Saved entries
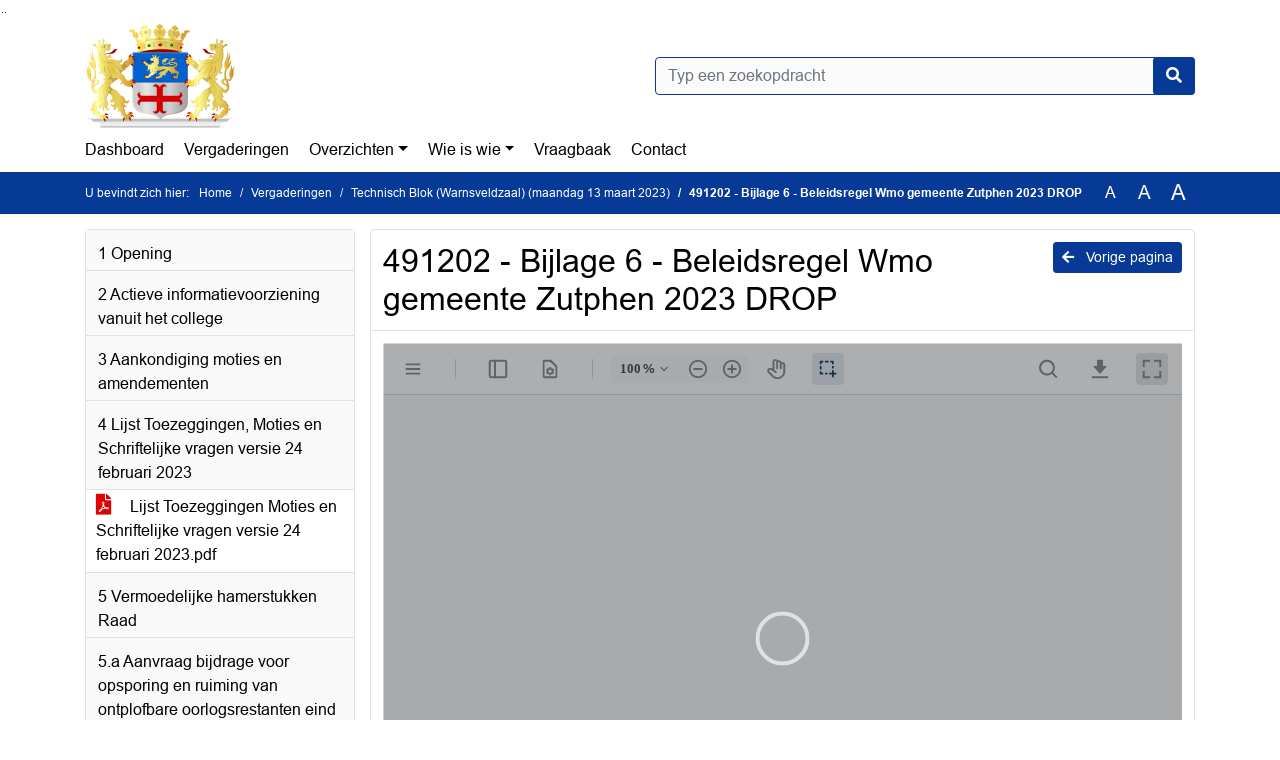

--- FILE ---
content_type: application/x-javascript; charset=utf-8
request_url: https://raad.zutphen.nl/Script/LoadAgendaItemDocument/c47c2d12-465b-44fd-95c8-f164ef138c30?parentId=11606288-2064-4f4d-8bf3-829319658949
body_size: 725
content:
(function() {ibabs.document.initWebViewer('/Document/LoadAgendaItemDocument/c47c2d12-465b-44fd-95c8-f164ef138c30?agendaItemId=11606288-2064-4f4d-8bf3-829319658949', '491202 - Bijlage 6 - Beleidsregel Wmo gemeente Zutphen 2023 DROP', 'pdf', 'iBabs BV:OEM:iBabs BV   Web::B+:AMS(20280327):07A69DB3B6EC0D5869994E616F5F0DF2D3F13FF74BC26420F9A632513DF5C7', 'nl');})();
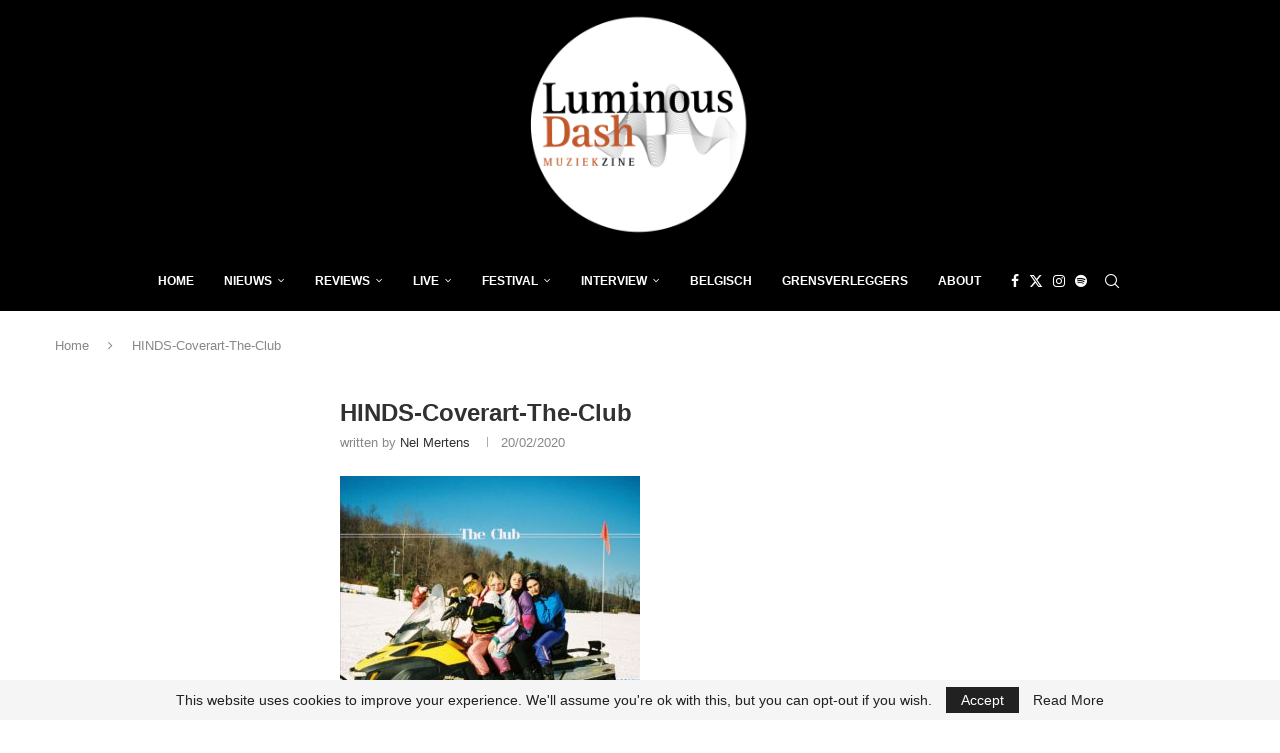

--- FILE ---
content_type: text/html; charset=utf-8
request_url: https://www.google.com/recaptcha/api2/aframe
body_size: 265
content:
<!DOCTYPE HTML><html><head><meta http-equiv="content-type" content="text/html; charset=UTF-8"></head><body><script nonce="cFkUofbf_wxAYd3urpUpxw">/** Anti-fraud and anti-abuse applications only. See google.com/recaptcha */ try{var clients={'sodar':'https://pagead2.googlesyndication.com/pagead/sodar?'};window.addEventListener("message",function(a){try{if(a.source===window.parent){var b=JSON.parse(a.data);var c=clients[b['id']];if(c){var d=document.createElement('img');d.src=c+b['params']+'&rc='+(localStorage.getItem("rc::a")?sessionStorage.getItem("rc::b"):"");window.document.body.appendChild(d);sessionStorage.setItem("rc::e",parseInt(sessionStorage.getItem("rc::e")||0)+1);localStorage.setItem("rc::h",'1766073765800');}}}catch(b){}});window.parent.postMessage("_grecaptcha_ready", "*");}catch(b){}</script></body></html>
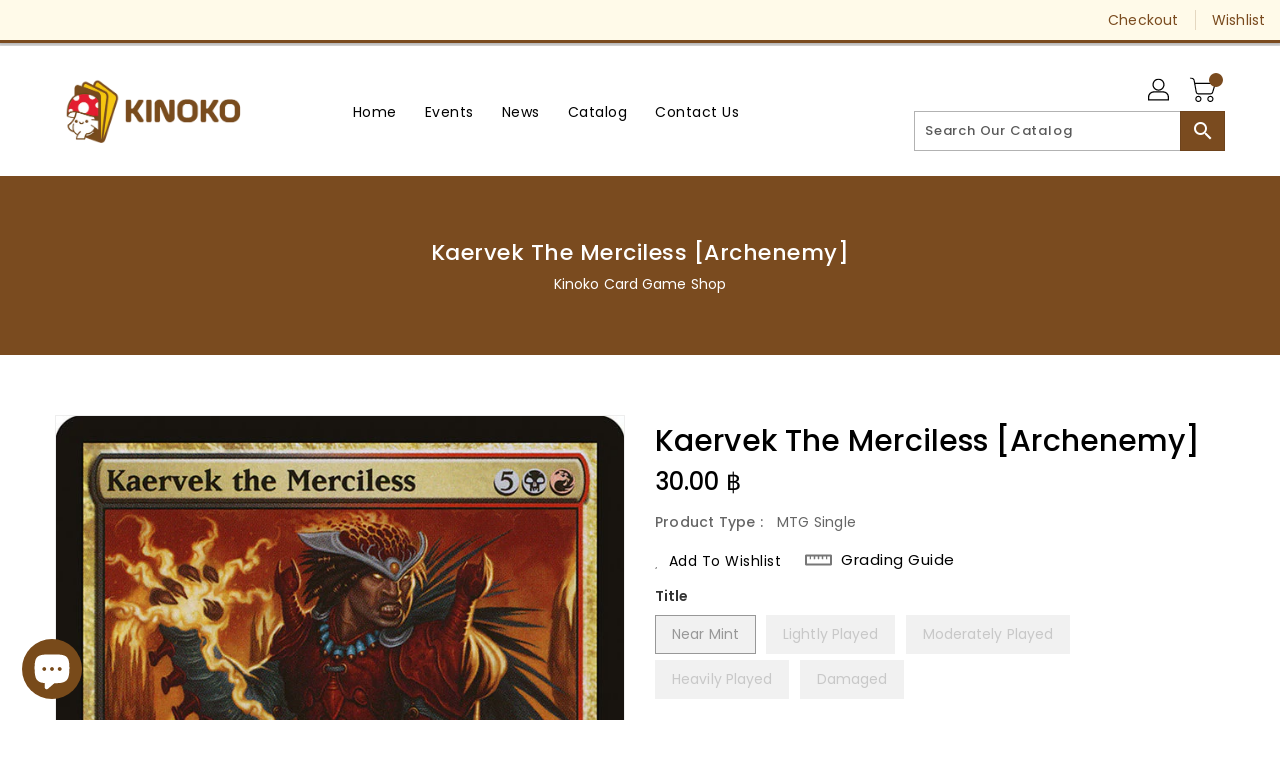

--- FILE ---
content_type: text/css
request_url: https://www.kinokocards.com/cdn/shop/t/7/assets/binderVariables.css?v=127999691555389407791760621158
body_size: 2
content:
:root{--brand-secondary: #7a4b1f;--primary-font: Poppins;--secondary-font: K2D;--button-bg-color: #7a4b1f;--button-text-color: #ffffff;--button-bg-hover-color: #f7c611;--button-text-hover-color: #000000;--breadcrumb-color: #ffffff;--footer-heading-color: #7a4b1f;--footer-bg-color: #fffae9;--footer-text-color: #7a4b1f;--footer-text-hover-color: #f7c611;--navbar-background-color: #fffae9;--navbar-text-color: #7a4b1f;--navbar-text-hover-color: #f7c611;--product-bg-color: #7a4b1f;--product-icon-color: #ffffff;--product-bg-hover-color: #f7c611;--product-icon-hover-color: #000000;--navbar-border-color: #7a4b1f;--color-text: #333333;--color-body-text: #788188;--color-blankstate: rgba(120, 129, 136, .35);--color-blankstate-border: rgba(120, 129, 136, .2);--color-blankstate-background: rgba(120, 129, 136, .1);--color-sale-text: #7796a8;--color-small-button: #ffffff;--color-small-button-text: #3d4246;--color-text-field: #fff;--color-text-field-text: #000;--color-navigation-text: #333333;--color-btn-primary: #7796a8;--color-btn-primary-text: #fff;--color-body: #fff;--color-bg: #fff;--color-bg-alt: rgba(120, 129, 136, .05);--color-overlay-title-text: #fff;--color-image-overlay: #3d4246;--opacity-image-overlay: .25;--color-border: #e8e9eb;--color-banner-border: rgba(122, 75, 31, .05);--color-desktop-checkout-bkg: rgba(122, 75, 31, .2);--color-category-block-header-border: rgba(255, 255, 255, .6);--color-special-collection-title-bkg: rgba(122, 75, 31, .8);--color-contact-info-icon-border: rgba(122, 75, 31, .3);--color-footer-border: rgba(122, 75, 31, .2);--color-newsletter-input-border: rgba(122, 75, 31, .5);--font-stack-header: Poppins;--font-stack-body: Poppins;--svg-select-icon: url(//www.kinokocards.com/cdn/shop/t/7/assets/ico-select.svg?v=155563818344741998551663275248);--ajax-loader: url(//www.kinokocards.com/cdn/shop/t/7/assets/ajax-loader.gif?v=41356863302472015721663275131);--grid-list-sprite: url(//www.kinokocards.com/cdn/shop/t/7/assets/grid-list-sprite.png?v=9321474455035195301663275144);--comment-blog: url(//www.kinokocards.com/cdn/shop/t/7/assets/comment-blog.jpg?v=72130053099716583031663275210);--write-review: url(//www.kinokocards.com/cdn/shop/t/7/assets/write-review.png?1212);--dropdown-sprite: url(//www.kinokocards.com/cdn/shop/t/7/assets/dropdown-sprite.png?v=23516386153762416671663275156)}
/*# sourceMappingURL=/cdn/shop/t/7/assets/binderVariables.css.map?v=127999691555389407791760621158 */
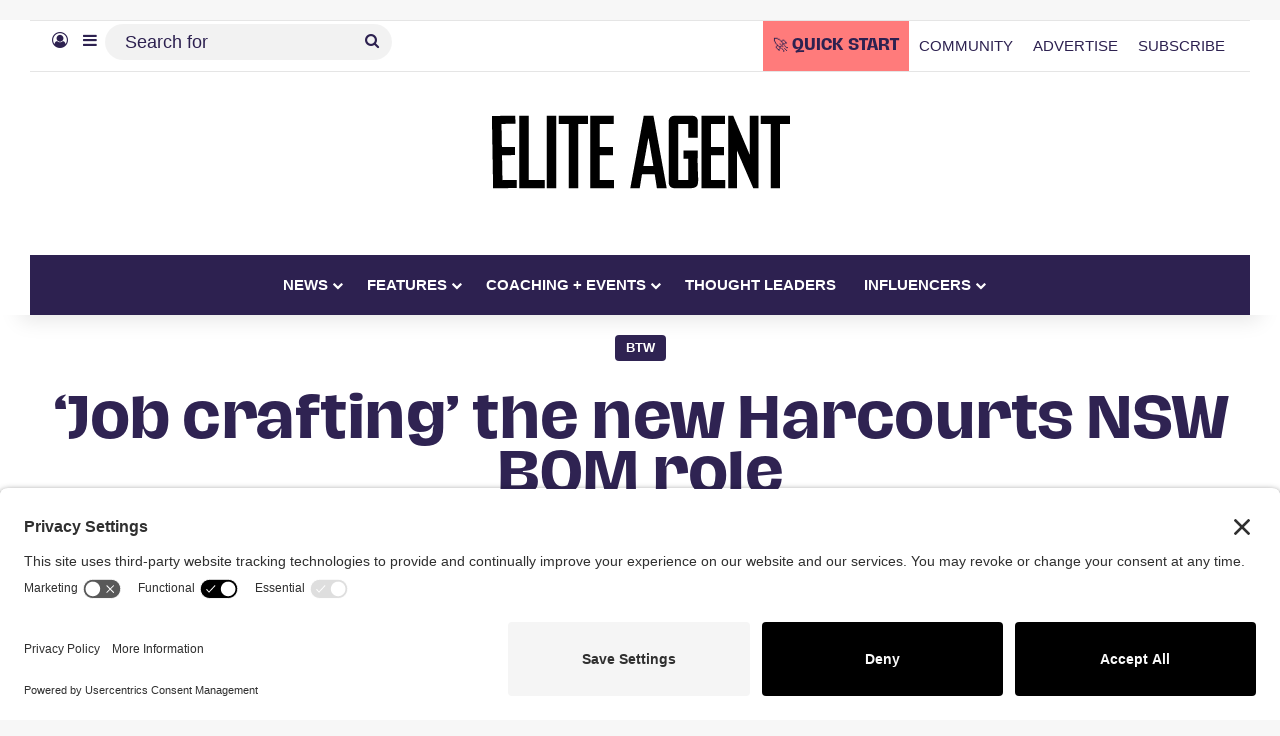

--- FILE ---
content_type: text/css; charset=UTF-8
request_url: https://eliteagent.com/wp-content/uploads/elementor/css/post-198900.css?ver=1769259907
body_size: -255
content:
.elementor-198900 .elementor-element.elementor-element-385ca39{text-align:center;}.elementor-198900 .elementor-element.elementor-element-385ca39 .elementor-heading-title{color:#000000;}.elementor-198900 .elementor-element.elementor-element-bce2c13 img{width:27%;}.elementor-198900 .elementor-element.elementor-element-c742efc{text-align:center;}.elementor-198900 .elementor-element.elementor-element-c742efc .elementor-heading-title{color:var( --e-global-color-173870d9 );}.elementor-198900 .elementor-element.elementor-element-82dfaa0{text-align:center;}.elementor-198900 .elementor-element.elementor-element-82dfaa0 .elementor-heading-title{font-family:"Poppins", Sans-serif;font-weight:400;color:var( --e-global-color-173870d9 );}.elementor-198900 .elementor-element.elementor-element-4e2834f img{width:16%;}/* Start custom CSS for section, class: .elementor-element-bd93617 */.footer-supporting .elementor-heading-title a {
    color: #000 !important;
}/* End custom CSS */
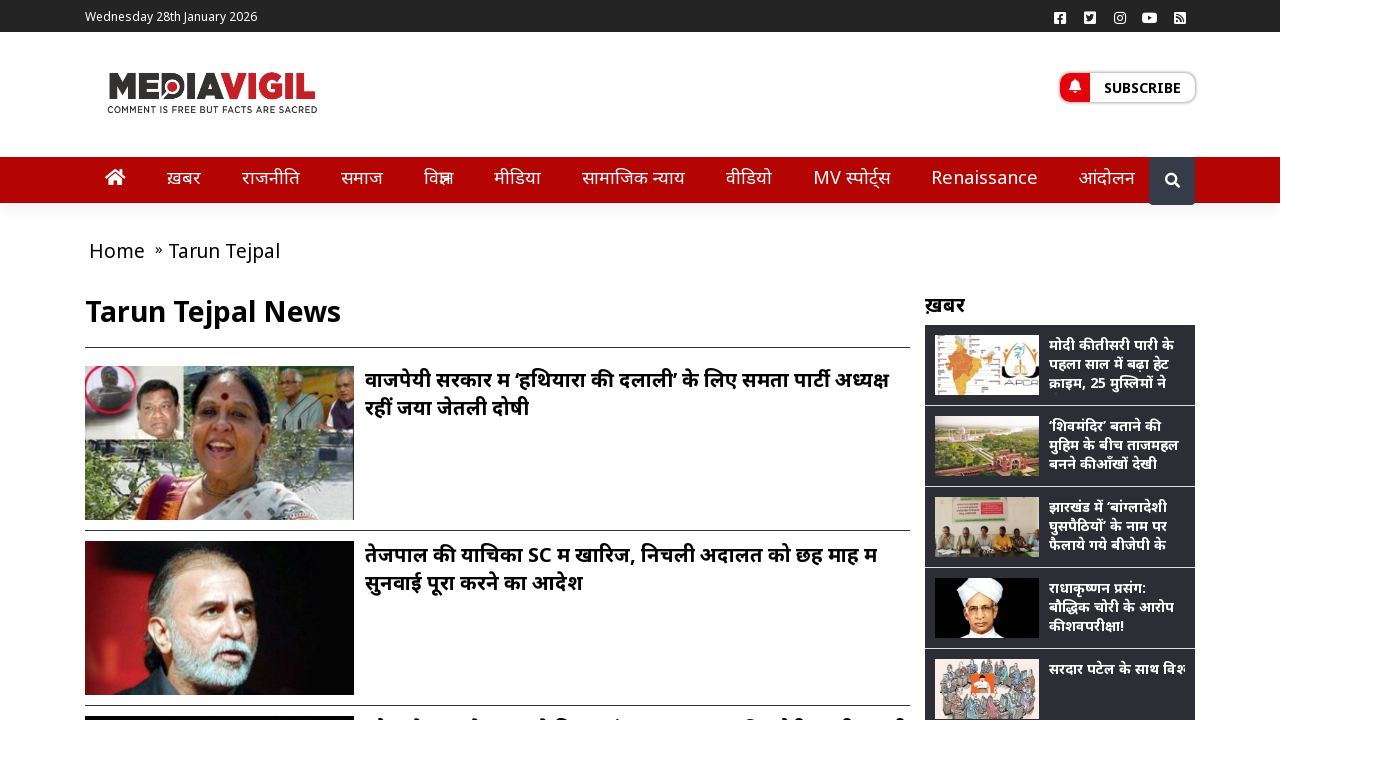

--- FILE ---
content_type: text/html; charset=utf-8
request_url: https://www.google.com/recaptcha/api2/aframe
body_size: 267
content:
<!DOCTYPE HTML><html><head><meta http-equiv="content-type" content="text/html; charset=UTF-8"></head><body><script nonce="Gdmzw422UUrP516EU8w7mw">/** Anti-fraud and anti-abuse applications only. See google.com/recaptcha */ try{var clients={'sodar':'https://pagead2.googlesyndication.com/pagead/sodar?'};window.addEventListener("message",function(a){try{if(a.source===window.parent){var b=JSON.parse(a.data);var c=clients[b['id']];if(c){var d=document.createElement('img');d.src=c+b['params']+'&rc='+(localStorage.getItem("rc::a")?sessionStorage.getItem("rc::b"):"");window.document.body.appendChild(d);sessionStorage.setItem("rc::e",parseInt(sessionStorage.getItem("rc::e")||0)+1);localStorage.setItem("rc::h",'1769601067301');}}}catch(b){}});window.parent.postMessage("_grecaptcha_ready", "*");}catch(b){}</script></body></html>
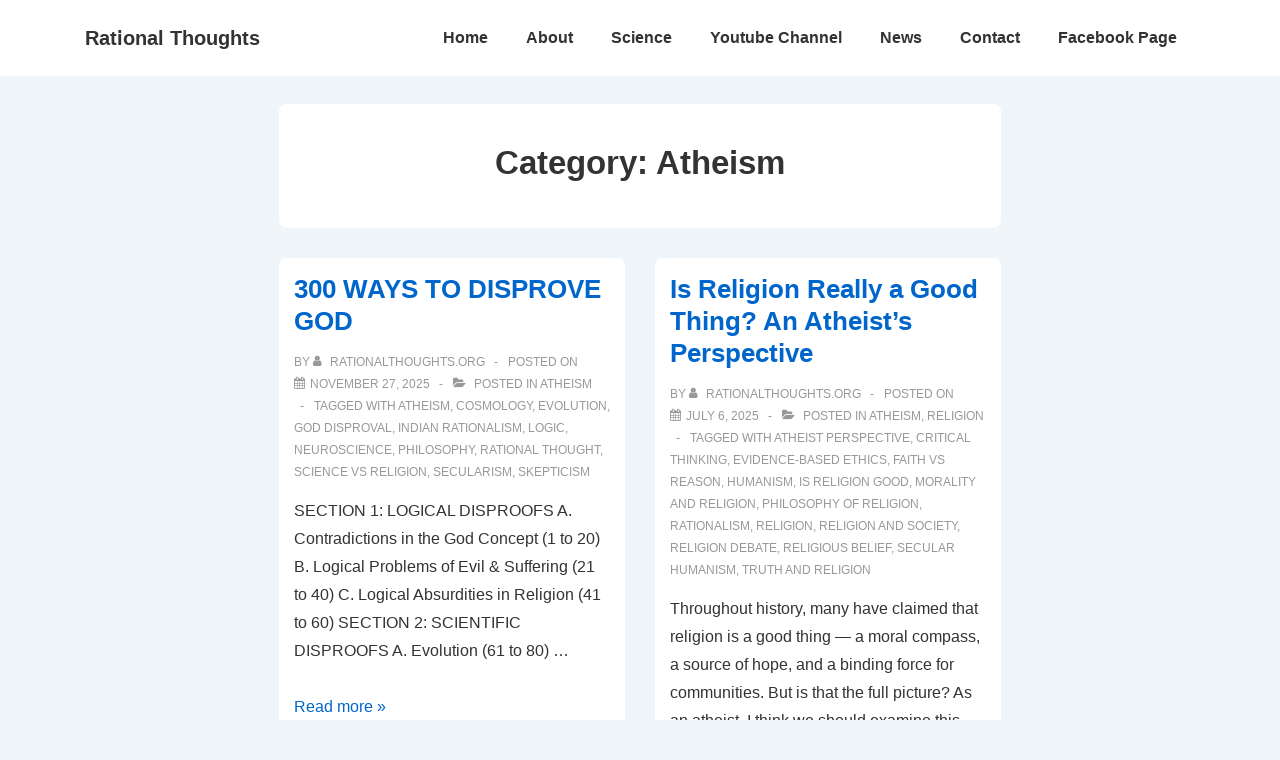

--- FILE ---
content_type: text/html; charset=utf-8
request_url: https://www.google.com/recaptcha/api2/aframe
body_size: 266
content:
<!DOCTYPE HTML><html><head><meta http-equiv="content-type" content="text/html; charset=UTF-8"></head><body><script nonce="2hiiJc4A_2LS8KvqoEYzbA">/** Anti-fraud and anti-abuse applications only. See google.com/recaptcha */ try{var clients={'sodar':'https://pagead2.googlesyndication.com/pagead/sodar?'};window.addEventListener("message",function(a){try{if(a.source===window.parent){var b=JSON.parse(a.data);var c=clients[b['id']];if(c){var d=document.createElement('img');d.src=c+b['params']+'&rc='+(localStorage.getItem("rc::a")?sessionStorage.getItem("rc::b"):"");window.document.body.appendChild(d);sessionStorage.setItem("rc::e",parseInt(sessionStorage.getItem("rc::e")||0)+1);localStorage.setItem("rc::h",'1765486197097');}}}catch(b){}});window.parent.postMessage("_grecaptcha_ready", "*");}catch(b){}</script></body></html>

What to produce
Pull out all lines from the entries above in which the word "binderVariables" appears.

Output for this task
request_url: https://www.kinokocards.com/cdn/shop/t/7/assets/binderVariables.css?v=127999691555389407791760621158
/*# sourceMappingURL=/cdn/shop/t/7/assets/binderVariables.css.map?v=127999691555389407791760621158 */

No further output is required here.